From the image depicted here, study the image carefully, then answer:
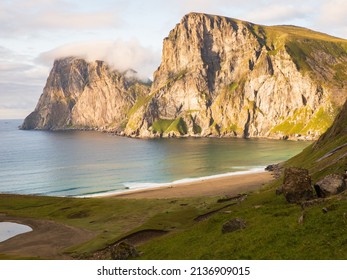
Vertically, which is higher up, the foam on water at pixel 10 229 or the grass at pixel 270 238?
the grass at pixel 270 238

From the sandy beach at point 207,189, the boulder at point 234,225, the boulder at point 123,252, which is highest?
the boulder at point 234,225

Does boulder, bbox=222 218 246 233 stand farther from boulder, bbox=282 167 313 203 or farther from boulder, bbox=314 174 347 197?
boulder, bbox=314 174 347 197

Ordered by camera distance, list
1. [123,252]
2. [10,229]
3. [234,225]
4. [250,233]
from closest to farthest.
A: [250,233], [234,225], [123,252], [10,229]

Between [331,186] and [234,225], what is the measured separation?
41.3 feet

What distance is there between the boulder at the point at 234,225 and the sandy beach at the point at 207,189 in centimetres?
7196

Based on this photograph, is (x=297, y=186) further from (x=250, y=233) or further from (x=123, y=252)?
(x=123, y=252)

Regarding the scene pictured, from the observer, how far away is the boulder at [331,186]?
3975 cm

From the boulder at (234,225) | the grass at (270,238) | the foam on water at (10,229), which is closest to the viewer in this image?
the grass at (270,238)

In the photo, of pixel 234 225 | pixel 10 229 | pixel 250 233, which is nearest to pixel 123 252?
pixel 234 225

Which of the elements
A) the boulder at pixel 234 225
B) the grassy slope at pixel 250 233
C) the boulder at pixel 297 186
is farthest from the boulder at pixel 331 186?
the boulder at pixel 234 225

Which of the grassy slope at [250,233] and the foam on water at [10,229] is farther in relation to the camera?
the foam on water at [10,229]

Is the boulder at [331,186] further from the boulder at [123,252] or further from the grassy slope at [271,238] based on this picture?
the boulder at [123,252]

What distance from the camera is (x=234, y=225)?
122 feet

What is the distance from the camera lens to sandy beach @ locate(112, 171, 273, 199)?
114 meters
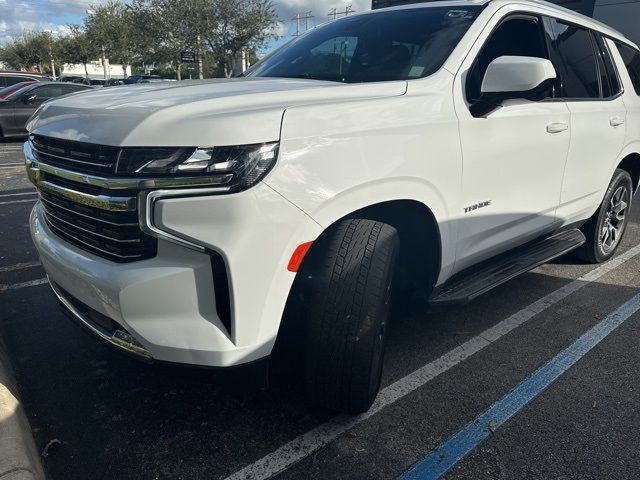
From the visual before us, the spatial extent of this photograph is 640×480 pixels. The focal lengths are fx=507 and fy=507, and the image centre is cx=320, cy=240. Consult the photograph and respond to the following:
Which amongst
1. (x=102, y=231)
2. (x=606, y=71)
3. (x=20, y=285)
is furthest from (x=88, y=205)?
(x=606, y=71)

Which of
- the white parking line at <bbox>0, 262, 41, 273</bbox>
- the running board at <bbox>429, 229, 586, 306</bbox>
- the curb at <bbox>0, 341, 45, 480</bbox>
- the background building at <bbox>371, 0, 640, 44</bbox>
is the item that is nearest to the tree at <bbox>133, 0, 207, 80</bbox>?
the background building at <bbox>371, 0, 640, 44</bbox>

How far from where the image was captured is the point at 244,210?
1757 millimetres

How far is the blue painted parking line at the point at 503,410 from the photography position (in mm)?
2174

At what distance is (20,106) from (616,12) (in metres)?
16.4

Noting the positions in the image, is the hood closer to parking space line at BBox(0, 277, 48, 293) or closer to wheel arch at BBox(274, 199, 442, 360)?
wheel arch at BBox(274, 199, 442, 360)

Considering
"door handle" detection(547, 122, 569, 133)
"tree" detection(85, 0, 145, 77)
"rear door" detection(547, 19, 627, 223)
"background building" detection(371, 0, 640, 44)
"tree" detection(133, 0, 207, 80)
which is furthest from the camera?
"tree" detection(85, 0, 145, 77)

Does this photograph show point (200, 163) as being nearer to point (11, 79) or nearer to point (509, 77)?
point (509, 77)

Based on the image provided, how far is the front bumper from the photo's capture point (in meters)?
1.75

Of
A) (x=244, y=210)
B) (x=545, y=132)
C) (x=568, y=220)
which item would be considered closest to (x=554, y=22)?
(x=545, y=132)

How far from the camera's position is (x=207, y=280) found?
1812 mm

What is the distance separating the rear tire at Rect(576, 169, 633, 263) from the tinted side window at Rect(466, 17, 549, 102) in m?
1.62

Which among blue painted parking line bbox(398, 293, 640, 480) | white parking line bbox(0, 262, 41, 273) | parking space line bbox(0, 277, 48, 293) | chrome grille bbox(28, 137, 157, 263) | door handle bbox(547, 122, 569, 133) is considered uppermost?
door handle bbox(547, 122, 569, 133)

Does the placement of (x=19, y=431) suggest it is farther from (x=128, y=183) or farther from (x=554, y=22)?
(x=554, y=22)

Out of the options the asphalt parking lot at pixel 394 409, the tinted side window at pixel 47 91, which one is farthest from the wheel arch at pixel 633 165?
===============
Return all of the data above verbatim, with the pictures left out.

= Result of this task =
From the image depicted here, study the image carefully, then answer:
Vertically, which is higher up, the foam on water at pixel 10 229 or the grass at pixel 270 238?
the grass at pixel 270 238

From the sandy beach at point 207,189, the boulder at point 234,225, the boulder at point 123,252, which is highest?
the boulder at point 234,225

Does boulder, bbox=222 218 246 233 stand farther from boulder, bbox=282 167 313 203 or farther from boulder, bbox=314 174 347 197?
boulder, bbox=314 174 347 197

Ordered by camera distance, list
1. [123,252]
2. [10,229]
3. [234,225]
4. [250,233]
from closest to farthest.
A: [250,233], [234,225], [123,252], [10,229]

Between [331,186] and [234,225], what is the measured separation?
41.3 feet

What distance is there between the boulder at the point at 234,225 and the sandy beach at the point at 207,189 in centimetres?
7196

Based on this photograph, is (x=297, y=186) further from (x=250, y=233) or further from (x=123, y=252)?
(x=123, y=252)

Regarding the scene pictured, from the observer, how far away is the boulder at [331,186]?
3975 cm

From the boulder at (234,225) | the grass at (270,238) | the foam on water at (10,229), which is closest to the viewer in this image?
the grass at (270,238)

In the photo, of pixel 234 225 | pixel 10 229 | pixel 250 233, which is nearest to pixel 123 252?
pixel 234 225

Which of the elements
A) the boulder at pixel 234 225
B) the grassy slope at pixel 250 233
C) the boulder at pixel 297 186
is farthest from the boulder at pixel 331 186?
the boulder at pixel 234 225

Which of the grassy slope at [250,233] and the foam on water at [10,229] is farther in relation to the camera?
the foam on water at [10,229]

Is the boulder at [331,186] further from the boulder at [123,252] or further from the grassy slope at [271,238] based on this picture?
the boulder at [123,252]

What distance from the camera is (x=234, y=225)?
122 feet

What is the distance from the camera lens to sandy beach @ locate(112, 171, 273, 199)?
114 meters
From the visual before us, the spatial extent of this photograph is 640×480 pixels. The focal lengths are fx=507 and fy=507, and the image centre is cx=320, cy=240. Consult the photograph and respond to the following:
Which amongst
1. (x=102, y=231)
2. (x=606, y=71)
3. (x=20, y=285)
is furthest from (x=88, y=205)?
(x=606, y=71)

Which of
- the white parking line at <bbox>0, 262, 41, 273</bbox>
- the running board at <bbox>429, 229, 586, 306</bbox>
- the curb at <bbox>0, 341, 45, 480</bbox>
- the background building at <bbox>371, 0, 640, 44</bbox>
is the item that is nearest to the tree at <bbox>133, 0, 207, 80</bbox>?
the background building at <bbox>371, 0, 640, 44</bbox>

How far from where the image was captured is the point at 244,210?
1757 millimetres

How far is the blue painted parking line at the point at 503,410 from the photography position (in mm)?
2174

At what distance is (20,106) from (616,12) (in metres)?
16.4

Noting the positions in the image, is the hood closer to parking space line at BBox(0, 277, 48, 293) or closer to wheel arch at BBox(274, 199, 442, 360)?
wheel arch at BBox(274, 199, 442, 360)

Considering
"door handle" detection(547, 122, 569, 133)
"tree" detection(85, 0, 145, 77)
"rear door" detection(547, 19, 627, 223)
"background building" detection(371, 0, 640, 44)
"tree" detection(133, 0, 207, 80)
which is furthest from the camera?
"tree" detection(85, 0, 145, 77)

Does this photograph show point (200, 163) as being nearer to point (11, 79) or nearer to point (509, 77)?
point (509, 77)

Based on the image provided, how far is the front bumper from the photo's capture point (in meters)?
1.75

Of
A) (x=244, y=210)
B) (x=545, y=132)
C) (x=568, y=220)
which item would be considered closest to (x=554, y=22)?
(x=545, y=132)

How far from the camera's position is (x=207, y=280) found?
1812 mm

What is the distance separating the rear tire at Rect(576, 169, 633, 263) from the tinted side window at Rect(466, 17, 549, 102) in m?
1.62

Which among blue painted parking line bbox(398, 293, 640, 480) | white parking line bbox(0, 262, 41, 273) | parking space line bbox(0, 277, 48, 293) | chrome grille bbox(28, 137, 157, 263) | door handle bbox(547, 122, 569, 133) is considered uppermost?
door handle bbox(547, 122, 569, 133)

Does the placement of (x=19, y=431) suggest it is farther from (x=128, y=183) or farther from (x=554, y=22)?
(x=554, y=22)

Out of the options the asphalt parking lot at pixel 394 409, the tinted side window at pixel 47 91, which one is farthest from the wheel arch at pixel 633 165?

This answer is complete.